One of Lisp's best features is the notion of an interactive read-eval-print loop: a way for a programmer to enter an expression, and see it immediately read, evaluated, and printed, without having to go through a lengthy build/compile/run cycle.

We can do that by using a loop in our main() function:

use std::env;

use rustylisp::{eval, parse, standard_env};

fn main() {
     let args: Vec<String> = env::args().skip(1).collect();

     if args.is_empty() {
         eprintln!("Error: No input provided. Please provide a Lisp expression.");
         std::process::exit(1);
     }

     let env = standard_env();
     let input = args.join(" ");
     let parsed_exp = match parse(input) {
         Ok(exp) => exp,
         Err(e) => {
             eprintln!("Error during parsing: {}", e);
             std::process::exit(1);
         }
     };
     let result = match eval(parsed_exp, &env) {
         Ok(res) => res,
         Err(e) => {
             eprintln!("Error during evaluation: {}", e);
             std::process::exit(1);
         },
     };
     println!("{:?}", result);
 }

And voilà, the first implementation of our interpreter is done! We now have a REPL that allows us to perform addition and subtraction.

** Supplied entries **
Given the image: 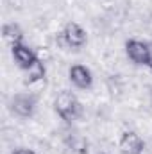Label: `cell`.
Here are the masks:
<instances>
[{
  "instance_id": "obj_9",
  "label": "cell",
  "mask_w": 152,
  "mask_h": 154,
  "mask_svg": "<svg viewBox=\"0 0 152 154\" xmlns=\"http://www.w3.org/2000/svg\"><path fill=\"white\" fill-rule=\"evenodd\" d=\"M4 39L9 41L11 45L14 43H23V31L18 23H5L4 25Z\"/></svg>"
},
{
  "instance_id": "obj_10",
  "label": "cell",
  "mask_w": 152,
  "mask_h": 154,
  "mask_svg": "<svg viewBox=\"0 0 152 154\" xmlns=\"http://www.w3.org/2000/svg\"><path fill=\"white\" fill-rule=\"evenodd\" d=\"M27 79H25V82H29V84H32V82H38V81H41L43 77H45V66H43V63L41 61H36L27 72Z\"/></svg>"
},
{
  "instance_id": "obj_7",
  "label": "cell",
  "mask_w": 152,
  "mask_h": 154,
  "mask_svg": "<svg viewBox=\"0 0 152 154\" xmlns=\"http://www.w3.org/2000/svg\"><path fill=\"white\" fill-rule=\"evenodd\" d=\"M68 77H70V82L79 90H90L93 86V74L84 65H74L68 72Z\"/></svg>"
},
{
  "instance_id": "obj_8",
  "label": "cell",
  "mask_w": 152,
  "mask_h": 154,
  "mask_svg": "<svg viewBox=\"0 0 152 154\" xmlns=\"http://www.w3.org/2000/svg\"><path fill=\"white\" fill-rule=\"evenodd\" d=\"M88 142L81 134H74L66 140V154H88Z\"/></svg>"
},
{
  "instance_id": "obj_11",
  "label": "cell",
  "mask_w": 152,
  "mask_h": 154,
  "mask_svg": "<svg viewBox=\"0 0 152 154\" xmlns=\"http://www.w3.org/2000/svg\"><path fill=\"white\" fill-rule=\"evenodd\" d=\"M13 154H36L34 151H31V149H16Z\"/></svg>"
},
{
  "instance_id": "obj_3",
  "label": "cell",
  "mask_w": 152,
  "mask_h": 154,
  "mask_svg": "<svg viewBox=\"0 0 152 154\" xmlns=\"http://www.w3.org/2000/svg\"><path fill=\"white\" fill-rule=\"evenodd\" d=\"M149 48H150V43H145V41H140V39H129L125 43V54H127V57L134 65H140V66H147Z\"/></svg>"
},
{
  "instance_id": "obj_13",
  "label": "cell",
  "mask_w": 152,
  "mask_h": 154,
  "mask_svg": "<svg viewBox=\"0 0 152 154\" xmlns=\"http://www.w3.org/2000/svg\"><path fill=\"white\" fill-rule=\"evenodd\" d=\"M99 154H106V152H99Z\"/></svg>"
},
{
  "instance_id": "obj_5",
  "label": "cell",
  "mask_w": 152,
  "mask_h": 154,
  "mask_svg": "<svg viewBox=\"0 0 152 154\" xmlns=\"http://www.w3.org/2000/svg\"><path fill=\"white\" fill-rule=\"evenodd\" d=\"M61 36H63L65 43H66L68 47H72V48H75V50L82 48V47L86 45V41H88L86 31H84L79 23H75V22H68V23L65 25Z\"/></svg>"
},
{
  "instance_id": "obj_2",
  "label": "cell",
  "mask_w": 152,
  "mask_h": 154,
  "mask_svg": "<svg viewBox=\"0 0 152 154\" xmlns=\"http://www.w3.org/2000/svg\"><path fill=\"white\" fill-rule=\"evenodd\" d=\"M11 111L20 118H29L36 111V99L31 93H16L9 102Z\"/></svg>"
},
{
  "instance_id": "obj_1",
  "label": "cell",
  "mask_w": 152,
  "mask_h": 154,
  "mask_svg": "<svg viewBox=\"0 0 152 154\" xmlns=\"http://www.w3.org/2000/svg\"><path fill=\"white\" fill-rule=\"evenodd\" d=\"M54 109H56V113L61 120L72 124L82 113V104H81V100L77 99V95L74 91L63 90L54 100Z\"/></svg>"
},
{
  "instance_id": "obj_4",
  "label": "cell",
  "mask_w": 152,
  "mask_h": 154,
  "mask_svg": "<svg viewBox=\"0 0 152 154\" xmlns=\"http://www.w3.org/2000/svg\"><path fill=\"white\" fill-rule=\"evenodd\" d=\"M11 54H13V59L16 61V65L23 72H27L39 59L38 56H36V52L31 47H27L25 43H14V45H11Z\"/></svg>"
},
{
  "instance_id": "obj_12",
  "label": "cell",
  "mask_w": 152,
  "mask_h": 154,
  "mask_svg": "<svg viewBox=\"0 0 152 154\" xmlns=\"http://www.w3.org/2000/svg\"><path fill=\"white\" fill-rule=\"evenodd\" d=\"M147 68L152 70V43H150V48H149V61H147Z\"/></svg>"
},
{
  "instance_id": "obj_6",
  "label": "cell",
  "mask_w": 152,
  "mask_h": 154,
  "mask_svg": "<svg viewBox=\"0 0 152 154\" xmlns=\"http://www.w3.org/2000/svg\"><path fill=\"white\" fill-rule=\"evenodd\" d=\"M118 149L122 154H143L145 151V143L141 140V136L134 131H125L118 142Z\"/></svg>"
}]
</instances>
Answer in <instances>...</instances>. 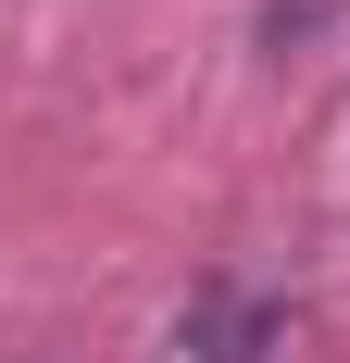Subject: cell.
Here are the masks:
<instances>
[{"instance_id":"6da1fadb","label":"cell","mask_w":350,"mask_h":363,"mask_svg":"<svg viewBox=\"0 0 350 363\" xmlns=\"http://www.w3.org/2000/svg\"><path fill=\"white\" fill-rule=\"evenodd\" d=\"M276 338H288V313L263 289H238V276H213V289L175 313V363H263Z\"/></svg>"}]
</instances>
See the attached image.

** Your tasks **
- A) According to the REPL excerpt, which operations does the first implementation of the interpreter allow one to perform?
- B) Update the REPL excerpt by writing out everything from "One of Lisp's" down to "lengthy build/compile/run cycle." with "lengthy" replaced by "long".
- C) Summarize the REPL excerpt in two sentences.

** Answer list **
- A) Addition and subtraction.

- B)
One of Lisp's best features is the notion of an interactive read-eval-print loop: a way for a programmer to enter an expression, and see it immediately read, evaluated, and printed, without having to go through a long build/compile/run cycle.

- C) Lisp's interactive read-eval-print loop lets a programmer enter an expression and see it immediately read, evaluated, and printed without a lengthy build/compile/run cycle. A main() function is given to achieve this, and the first implementation of the interpreter is then declared done as a REPL that performs addition and subtraction.